Note that the degree of SIMD parallelism that update can use is limited by the size of this input buffer. See update_reader.

source

pub fn finalize(&self) -> Hash

Finalize the hash state and return the Hash of the input.

This method is idempotent. Calling it twice will give the same result. You can also add more input and finalize again.

source

pub fn finalize_xof(&self) -> OutputReader

Finalize the hash state and return an OutputReader, which can supply any number of output bytes.

This method is idempotent. Calling it twice will give the same result. You can also add more input and finalize again.

source

pub fn count(&self) -> u64

Return the total number of bytes hashed so far.

source

pub fn update_reader(&mut self, reader: impl Read) -> Result<&mut Self>

As update, but reading from a std::io::Read implementation.

Hasher implements std::io::Write, so it’s possible to use std::io::copy to update a Hasher from any reader. Unfortunately, this standard approach can limit performance, because copy currently uses an internal 8 KiB buffer that isn’t big enough to take advantage of all SIMD instruction sets. (In particular, AVX-512 needs a 16 KiB buffer.) update_reader avoids this performance problem and is slightly more convenient.

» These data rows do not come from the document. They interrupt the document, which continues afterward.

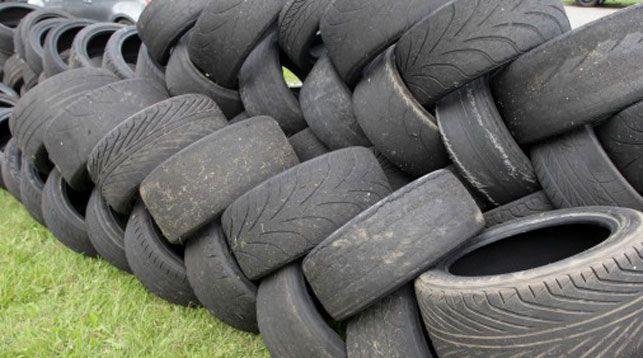 Для переработки отработанных шин белорусы выбирают российское оборудование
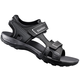 Shimano SH-SD5 SPD Shoes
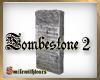 Old Tombestone 2
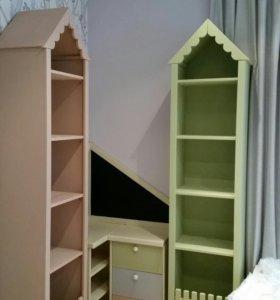 Шкаф для игрушек пенал домик шкафчик из массива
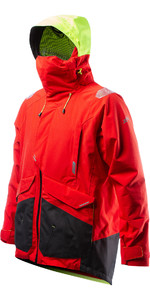 2020 Zhik Mens Apex Offshore Sailing Jacket JKT0450 Fire Red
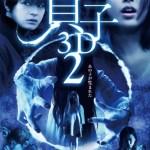 Sadako 3D 2 / 貞子3D2 (2013)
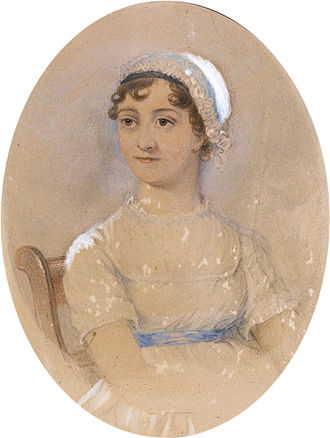 A Memoir of Jane Austen - Cassandra's sketch was the basis for this watercolour, made by James Andrews. This watercolour served as the source for later engravings.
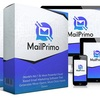 MailPrimo Review - Save Time, Save Money, Get Success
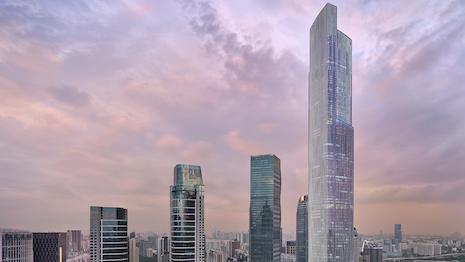 Rosewood Guangzhou skyline
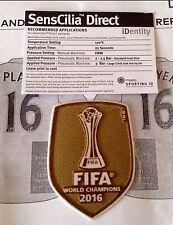 Club de fútbol del mundo FIFA 2016 RM campeón sportingid Lextra Fútbol Insignia Parche
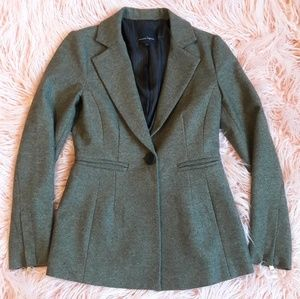 Nanette Lepore kalamata green fitted blazer 4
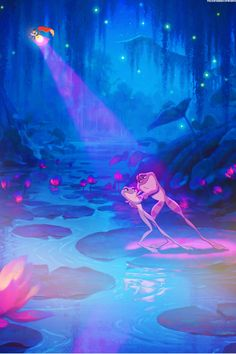 The princess and the frog - tiana and prince naveen - disney wallpaper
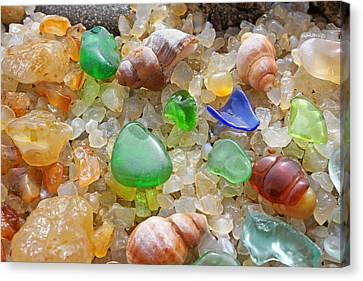 Green Seaglass Art Prints Sea Glass Shells Agates Canvas Print by Baslee Troutman Fine Art Prints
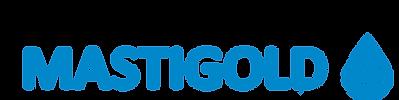 містіголд-лого.png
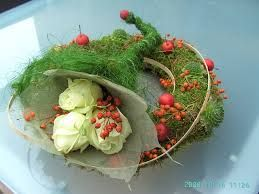bloemstukken met mos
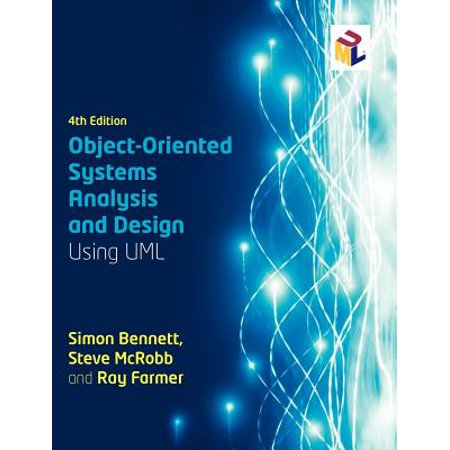 Object-Oriented Systems Analysis and Design Using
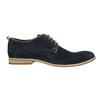 Shoes of brushed leather bata, blue , 823-9602 - 15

The internal buffer size this method uses may change at any time, and it may be different for different targets. The only guarantee is that it will be large enough for all of this crate’s SIMD implementations on the current platform.

The most common implementer of std::io::Read might be std::fs::File, but note that memory mapping can be faster than this method for hashing large files. See update_mmap and update_mmap_rayon, which require the mmap and (for the latter) rayon Cargo features.

This method requires the std Cargo feature, which is enabled by default.

§Example
// Hash standard input.
let mut hasher = blake3::Hasher::new();
hasher.update_reader(std::io::stdin().lock())?;
println!("{}", hasher.finalize());
source

pub fn update_rayon(&mut self, input: &[u8]) -> &mut Self

As update, but using Rayon-based multithreading internally.

This method is gated by the rayon Cargo feature, which is disabled by default but enabled on docs.rs.

To get any performance benefit from multithreading, the input buffer needs to be large. As a rule of thumb on x86_64, update_rayon is slower than update for inputs under 128 KiB. That threshold varies quite a lot across different processors, and it’s important to benchmark your specific use case. See also the performance warning associated with update_mmap_rayon.

If you already have a large buffer in memory, and you want to hash it with multiple threads, this method is a good option. However, reading a file into memory just to call this method can be a performance mistake, both because it requires lots of memory and because single-threaded reads can be slow. For hashing whole files, see update_mmap_rayon, which is gated by both the rayon and mmap Cargo features.

source

pub fn update_mmap(&mut self, path: impl AsRef<Path>) -> Result<&mut Self>

As update, but reading the contents of a file using memory mapping.

Not all files can be memory mapped, and memory mapping small files can be slower than reading them the usual way. In those cases, this method will fall back to standard file IO. The heuristic for whether to use memory mapping is currently very simple (file size >= 16 KiB), and it might change at any time.

Like update, this method is single-threaded. In this author’s experience, memory mapping improves single-threaded performance by ~10% for large files that are already in cache. This probably varies between platforms, and as always it’s a good idea to benchmark your own use case. In comparison, the multithreaded update_mmap_rayon method can have a much larger impact on performance.

There’s a correctness reason that this method takes Path instead of File: reading from a memory-mapped file ignores the seek position of the original file handle (it neither respects the current position nor updates the position). This difference in behavior would’ve caused update_mmap and update_reader to give different answers and have different side effects in some cases. Taking a Path avoids this problem by making it clear that a new File is opened internally.

This method requires the mmap Cargo feature, which is disabled by default but enabled on docs.rs.

§Example
let path = Path::new("file.dat");
let mut hasher = blake3::Hasher::new();
hasher.update_mmap(path)?;
println!("{}", hasher.finalize());
source

pub fn update_mmap_rayon(&mut self, path: impl AsRef<Path>) -> Result<&mut Self>

As update_rayon, but reading the contents of a file using memory mapping. This is the default behavior of b3sum.

For large files that are likely to be in cache, this can be much faster than single-threaded hashing. When benchmarks report that BLAKE3 is 10x or 20x faster than other cryptographic hashes, this is usually what they’re measuring. However…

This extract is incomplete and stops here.